____ PASSAGE PROVIDED
- Born: November 27, 1918 Mogador, now Essaouira, Morocco
- Died: November 17, 2014 (aged 95) Lenox Hill Hospital Manhattan, New York City, U.S.
- Education: Brooklyn College University of Virginia
- Occupation: Businessman
- Known for: Real estate developer, painter, national handball and squash champion
- Spouse: Sono Osato ​(m. 1943)​
- Children: 2

= Victor Elmaleh =

American businessman and handball player

Victor Elmaleh (pronounced el-MAHL-ay; November 27, 1918 – November 17, 2014) was a Moroccan-born American businessman and real estate developer. He was born in Mogador, now Essaouira, Morocco, the eldest of six siblings. He was among the first to import Volkswagens to the United States.

==Biography==
Elmaleh was born to a Jewish family in Mogador, now Essaouira, Morocco. He was the eldest of six brothers. His surname was an Arabic-Moroccan name that his Sephardic Jewish forebears had adopted after fleeing the Spanish Inquisition to Morocco.
________
WHAT IS BEING ASKED:
Please answer these from the Victor Elmaleh biography:
(a) In which hospital did he die?
(b) Whom did he marry, and in what year?
(c) What were his Sephardic Jewish forebears fleeing when they went to Morocco?
____ SOURCE DATA
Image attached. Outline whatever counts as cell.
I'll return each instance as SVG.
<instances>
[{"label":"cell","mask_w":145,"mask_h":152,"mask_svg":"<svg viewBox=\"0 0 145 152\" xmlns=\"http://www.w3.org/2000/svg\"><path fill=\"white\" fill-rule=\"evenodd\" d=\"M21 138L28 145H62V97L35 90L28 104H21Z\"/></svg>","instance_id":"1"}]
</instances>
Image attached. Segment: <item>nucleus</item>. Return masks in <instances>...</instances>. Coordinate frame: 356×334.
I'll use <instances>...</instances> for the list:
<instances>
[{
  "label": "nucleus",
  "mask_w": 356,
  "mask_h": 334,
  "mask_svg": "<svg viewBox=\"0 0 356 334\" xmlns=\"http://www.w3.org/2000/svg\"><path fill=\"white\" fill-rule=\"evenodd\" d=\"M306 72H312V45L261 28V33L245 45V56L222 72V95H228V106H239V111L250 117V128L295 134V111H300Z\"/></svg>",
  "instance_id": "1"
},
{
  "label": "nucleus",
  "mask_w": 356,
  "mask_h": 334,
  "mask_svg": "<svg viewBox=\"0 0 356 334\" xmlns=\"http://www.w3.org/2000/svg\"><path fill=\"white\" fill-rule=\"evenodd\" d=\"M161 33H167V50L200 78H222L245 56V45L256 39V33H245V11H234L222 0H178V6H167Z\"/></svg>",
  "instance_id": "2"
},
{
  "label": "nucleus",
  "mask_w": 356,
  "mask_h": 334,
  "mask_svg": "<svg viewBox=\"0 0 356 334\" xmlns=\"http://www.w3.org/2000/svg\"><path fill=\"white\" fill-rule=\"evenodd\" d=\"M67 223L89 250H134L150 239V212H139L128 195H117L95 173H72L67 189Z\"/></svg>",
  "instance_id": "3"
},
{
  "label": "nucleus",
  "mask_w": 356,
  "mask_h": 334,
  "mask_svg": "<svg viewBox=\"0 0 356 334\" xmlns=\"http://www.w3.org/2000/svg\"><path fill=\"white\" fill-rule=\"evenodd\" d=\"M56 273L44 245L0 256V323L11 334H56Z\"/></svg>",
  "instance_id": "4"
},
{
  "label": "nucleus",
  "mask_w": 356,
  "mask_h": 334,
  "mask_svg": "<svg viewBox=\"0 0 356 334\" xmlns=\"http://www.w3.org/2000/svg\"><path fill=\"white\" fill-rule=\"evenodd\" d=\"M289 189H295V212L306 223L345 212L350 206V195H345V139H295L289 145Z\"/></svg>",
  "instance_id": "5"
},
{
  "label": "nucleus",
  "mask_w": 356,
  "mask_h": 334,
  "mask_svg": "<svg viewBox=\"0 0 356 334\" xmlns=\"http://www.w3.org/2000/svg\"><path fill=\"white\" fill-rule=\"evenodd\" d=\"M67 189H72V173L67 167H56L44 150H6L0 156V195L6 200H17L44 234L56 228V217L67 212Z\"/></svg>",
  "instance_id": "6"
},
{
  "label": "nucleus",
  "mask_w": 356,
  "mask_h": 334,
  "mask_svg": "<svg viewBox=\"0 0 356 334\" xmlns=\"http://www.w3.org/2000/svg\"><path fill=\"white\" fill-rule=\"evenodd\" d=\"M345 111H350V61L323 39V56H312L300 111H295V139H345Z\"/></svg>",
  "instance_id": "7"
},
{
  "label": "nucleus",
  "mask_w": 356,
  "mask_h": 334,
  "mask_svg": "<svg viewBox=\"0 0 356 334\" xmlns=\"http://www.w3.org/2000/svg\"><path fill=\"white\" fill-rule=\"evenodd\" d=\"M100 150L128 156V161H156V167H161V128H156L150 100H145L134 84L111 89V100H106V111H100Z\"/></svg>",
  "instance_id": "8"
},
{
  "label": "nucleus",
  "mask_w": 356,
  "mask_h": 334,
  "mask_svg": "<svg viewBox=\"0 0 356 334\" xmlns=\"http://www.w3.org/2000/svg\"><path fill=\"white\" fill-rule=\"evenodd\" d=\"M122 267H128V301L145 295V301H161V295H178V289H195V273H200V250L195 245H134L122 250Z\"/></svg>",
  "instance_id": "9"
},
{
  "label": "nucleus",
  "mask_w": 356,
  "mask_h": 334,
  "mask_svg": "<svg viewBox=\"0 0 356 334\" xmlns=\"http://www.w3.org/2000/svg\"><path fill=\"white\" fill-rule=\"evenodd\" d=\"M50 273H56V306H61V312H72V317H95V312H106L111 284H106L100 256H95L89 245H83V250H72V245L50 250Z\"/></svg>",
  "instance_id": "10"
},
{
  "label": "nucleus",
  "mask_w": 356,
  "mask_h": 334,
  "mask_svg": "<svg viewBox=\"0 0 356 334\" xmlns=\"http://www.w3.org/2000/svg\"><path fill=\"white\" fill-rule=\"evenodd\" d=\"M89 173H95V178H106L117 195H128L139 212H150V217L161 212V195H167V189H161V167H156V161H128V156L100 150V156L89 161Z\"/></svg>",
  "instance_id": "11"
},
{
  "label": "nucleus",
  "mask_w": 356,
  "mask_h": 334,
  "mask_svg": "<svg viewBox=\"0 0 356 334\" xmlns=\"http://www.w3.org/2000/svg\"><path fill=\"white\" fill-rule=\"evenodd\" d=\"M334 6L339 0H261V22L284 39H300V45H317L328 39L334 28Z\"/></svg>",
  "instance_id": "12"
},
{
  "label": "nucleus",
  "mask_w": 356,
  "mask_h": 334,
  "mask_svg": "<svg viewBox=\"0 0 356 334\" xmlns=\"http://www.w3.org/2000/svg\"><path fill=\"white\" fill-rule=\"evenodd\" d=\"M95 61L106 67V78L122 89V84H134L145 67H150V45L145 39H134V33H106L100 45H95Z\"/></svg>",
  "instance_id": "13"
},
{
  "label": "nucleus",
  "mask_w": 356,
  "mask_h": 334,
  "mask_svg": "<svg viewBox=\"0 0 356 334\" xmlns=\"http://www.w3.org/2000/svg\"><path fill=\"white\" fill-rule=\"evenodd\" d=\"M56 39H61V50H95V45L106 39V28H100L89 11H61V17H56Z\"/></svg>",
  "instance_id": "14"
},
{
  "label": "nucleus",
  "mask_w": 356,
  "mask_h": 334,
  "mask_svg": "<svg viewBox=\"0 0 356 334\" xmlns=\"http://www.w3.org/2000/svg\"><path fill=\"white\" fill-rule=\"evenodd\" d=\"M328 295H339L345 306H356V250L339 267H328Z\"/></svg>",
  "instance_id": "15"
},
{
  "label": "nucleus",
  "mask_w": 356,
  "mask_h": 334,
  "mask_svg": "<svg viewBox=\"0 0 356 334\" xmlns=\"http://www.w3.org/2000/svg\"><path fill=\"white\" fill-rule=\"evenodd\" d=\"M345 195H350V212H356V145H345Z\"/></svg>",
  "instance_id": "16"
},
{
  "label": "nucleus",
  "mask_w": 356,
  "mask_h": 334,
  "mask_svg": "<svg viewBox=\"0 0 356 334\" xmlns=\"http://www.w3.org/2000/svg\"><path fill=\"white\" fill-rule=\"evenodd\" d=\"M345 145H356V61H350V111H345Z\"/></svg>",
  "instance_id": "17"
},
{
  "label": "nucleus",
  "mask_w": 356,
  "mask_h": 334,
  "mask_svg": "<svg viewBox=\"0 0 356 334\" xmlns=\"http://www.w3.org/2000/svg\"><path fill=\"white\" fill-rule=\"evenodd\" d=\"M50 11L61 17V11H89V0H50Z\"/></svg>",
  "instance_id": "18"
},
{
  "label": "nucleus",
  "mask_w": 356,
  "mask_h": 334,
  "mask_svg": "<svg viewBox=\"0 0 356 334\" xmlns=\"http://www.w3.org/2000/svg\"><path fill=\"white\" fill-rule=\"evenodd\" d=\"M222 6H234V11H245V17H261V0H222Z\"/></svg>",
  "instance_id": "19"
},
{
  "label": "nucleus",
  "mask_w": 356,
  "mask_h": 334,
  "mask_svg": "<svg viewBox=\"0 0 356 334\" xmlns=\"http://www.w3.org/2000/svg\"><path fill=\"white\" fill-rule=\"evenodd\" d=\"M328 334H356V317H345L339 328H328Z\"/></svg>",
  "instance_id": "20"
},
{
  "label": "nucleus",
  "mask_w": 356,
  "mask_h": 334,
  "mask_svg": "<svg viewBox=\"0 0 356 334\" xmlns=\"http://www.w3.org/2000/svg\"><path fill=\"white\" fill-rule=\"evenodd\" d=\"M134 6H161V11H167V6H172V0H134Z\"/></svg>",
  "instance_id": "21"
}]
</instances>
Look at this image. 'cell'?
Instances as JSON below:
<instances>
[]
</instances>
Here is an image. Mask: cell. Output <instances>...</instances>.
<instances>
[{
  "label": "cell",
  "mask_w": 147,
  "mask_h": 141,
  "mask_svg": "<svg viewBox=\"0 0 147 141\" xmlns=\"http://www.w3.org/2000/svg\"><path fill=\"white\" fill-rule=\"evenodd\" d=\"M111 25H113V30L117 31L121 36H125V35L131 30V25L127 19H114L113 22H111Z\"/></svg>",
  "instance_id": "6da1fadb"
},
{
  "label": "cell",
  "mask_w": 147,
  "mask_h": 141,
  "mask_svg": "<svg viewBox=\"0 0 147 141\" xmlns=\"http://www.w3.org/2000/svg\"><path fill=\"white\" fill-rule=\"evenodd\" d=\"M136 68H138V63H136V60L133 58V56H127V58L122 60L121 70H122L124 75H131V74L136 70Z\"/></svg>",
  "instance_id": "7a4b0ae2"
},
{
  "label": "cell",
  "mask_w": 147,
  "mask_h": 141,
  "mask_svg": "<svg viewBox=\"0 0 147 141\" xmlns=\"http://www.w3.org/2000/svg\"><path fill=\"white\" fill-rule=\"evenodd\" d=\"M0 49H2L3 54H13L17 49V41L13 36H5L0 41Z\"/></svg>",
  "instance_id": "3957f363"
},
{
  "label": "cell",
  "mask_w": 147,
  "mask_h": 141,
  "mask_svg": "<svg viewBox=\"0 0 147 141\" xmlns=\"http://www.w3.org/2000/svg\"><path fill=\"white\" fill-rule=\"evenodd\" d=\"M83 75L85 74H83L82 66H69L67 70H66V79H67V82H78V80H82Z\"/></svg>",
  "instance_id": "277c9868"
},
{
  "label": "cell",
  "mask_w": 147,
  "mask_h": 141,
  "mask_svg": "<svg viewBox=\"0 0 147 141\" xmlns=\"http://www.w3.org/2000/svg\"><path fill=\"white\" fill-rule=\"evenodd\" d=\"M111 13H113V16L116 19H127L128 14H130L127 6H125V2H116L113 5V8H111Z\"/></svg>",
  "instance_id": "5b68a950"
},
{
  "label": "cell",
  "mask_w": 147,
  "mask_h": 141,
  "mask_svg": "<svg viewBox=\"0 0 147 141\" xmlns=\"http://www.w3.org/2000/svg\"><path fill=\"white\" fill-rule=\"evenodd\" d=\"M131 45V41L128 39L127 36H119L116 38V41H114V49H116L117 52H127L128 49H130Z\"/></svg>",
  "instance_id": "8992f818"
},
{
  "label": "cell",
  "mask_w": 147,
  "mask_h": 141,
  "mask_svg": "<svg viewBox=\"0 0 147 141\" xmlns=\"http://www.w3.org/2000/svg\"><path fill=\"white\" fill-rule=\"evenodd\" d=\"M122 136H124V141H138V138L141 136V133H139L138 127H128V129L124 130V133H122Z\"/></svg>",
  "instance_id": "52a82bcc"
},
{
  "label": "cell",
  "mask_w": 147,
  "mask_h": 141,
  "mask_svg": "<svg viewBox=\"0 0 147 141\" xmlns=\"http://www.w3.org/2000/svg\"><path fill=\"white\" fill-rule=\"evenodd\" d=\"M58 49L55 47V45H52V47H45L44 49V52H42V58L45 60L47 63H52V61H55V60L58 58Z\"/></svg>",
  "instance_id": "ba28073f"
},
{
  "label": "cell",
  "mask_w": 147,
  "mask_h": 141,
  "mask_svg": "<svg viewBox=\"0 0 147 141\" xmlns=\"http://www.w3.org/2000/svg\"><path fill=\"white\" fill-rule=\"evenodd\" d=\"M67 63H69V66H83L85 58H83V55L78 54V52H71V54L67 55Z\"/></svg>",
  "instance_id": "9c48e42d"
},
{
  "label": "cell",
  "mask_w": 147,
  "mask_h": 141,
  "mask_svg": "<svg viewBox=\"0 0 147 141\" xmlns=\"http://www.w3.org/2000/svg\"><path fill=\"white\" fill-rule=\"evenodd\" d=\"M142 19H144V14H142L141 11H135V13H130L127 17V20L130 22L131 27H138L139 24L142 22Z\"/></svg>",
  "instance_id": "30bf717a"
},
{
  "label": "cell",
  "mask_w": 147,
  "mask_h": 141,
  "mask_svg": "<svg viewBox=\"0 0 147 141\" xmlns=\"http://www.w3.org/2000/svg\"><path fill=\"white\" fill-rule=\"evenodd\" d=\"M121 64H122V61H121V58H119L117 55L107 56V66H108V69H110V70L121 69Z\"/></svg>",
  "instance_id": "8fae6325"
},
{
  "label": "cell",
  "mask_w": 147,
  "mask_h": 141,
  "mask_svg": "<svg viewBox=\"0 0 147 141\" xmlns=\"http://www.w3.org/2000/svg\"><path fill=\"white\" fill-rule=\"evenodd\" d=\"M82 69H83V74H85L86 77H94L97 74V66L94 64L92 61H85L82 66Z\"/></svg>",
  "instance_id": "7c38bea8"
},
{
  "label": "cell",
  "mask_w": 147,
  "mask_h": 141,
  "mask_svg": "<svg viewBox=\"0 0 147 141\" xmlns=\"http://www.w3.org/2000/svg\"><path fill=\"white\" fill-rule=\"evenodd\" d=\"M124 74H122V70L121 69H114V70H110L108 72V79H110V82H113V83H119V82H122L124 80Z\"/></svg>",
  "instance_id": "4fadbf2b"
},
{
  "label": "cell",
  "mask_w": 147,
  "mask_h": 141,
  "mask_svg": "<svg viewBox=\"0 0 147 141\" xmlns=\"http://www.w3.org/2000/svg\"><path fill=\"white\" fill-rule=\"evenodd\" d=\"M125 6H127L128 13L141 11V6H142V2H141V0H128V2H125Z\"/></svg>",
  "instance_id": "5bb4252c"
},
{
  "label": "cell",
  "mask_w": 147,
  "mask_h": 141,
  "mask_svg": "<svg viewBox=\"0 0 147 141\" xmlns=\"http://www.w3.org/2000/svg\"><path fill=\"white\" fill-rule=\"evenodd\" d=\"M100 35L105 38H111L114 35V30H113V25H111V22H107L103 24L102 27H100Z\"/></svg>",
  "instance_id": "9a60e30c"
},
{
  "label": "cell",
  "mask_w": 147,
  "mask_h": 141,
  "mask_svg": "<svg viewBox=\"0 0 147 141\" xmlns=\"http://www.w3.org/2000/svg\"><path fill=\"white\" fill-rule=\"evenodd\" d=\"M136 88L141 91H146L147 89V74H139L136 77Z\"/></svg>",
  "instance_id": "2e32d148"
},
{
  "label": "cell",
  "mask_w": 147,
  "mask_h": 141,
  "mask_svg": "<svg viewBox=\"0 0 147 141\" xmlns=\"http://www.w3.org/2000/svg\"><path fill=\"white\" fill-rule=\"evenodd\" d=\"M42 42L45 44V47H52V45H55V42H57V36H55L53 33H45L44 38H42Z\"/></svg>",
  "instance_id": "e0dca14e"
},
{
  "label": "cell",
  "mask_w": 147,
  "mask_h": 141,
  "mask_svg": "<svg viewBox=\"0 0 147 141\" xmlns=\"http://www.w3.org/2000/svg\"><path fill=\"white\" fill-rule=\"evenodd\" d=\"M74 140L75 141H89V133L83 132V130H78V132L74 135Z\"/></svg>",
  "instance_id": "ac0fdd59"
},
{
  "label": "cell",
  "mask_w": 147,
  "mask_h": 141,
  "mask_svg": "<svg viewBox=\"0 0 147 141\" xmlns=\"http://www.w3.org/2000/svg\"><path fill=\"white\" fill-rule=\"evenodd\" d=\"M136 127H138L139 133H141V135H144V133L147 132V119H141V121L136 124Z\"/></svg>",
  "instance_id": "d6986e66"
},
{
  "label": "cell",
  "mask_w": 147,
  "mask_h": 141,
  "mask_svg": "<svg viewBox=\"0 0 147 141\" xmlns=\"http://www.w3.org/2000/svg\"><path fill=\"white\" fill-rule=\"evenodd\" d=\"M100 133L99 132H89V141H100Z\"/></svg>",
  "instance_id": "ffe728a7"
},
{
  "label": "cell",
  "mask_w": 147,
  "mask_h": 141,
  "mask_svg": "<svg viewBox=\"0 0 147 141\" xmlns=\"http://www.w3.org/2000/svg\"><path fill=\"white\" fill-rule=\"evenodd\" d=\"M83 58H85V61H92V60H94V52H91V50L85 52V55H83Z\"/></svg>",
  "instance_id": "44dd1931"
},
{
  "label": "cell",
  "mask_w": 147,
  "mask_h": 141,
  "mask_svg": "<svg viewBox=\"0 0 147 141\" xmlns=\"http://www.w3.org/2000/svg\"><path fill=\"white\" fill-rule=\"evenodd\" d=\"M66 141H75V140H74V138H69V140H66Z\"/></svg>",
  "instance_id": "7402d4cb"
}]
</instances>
________
PROBLEM SOLUTION:
(a) Lenox Hill Hospital in Manhattan, New York City
(b) Sono Osato, in 1943
(c) The Spanish Inquisition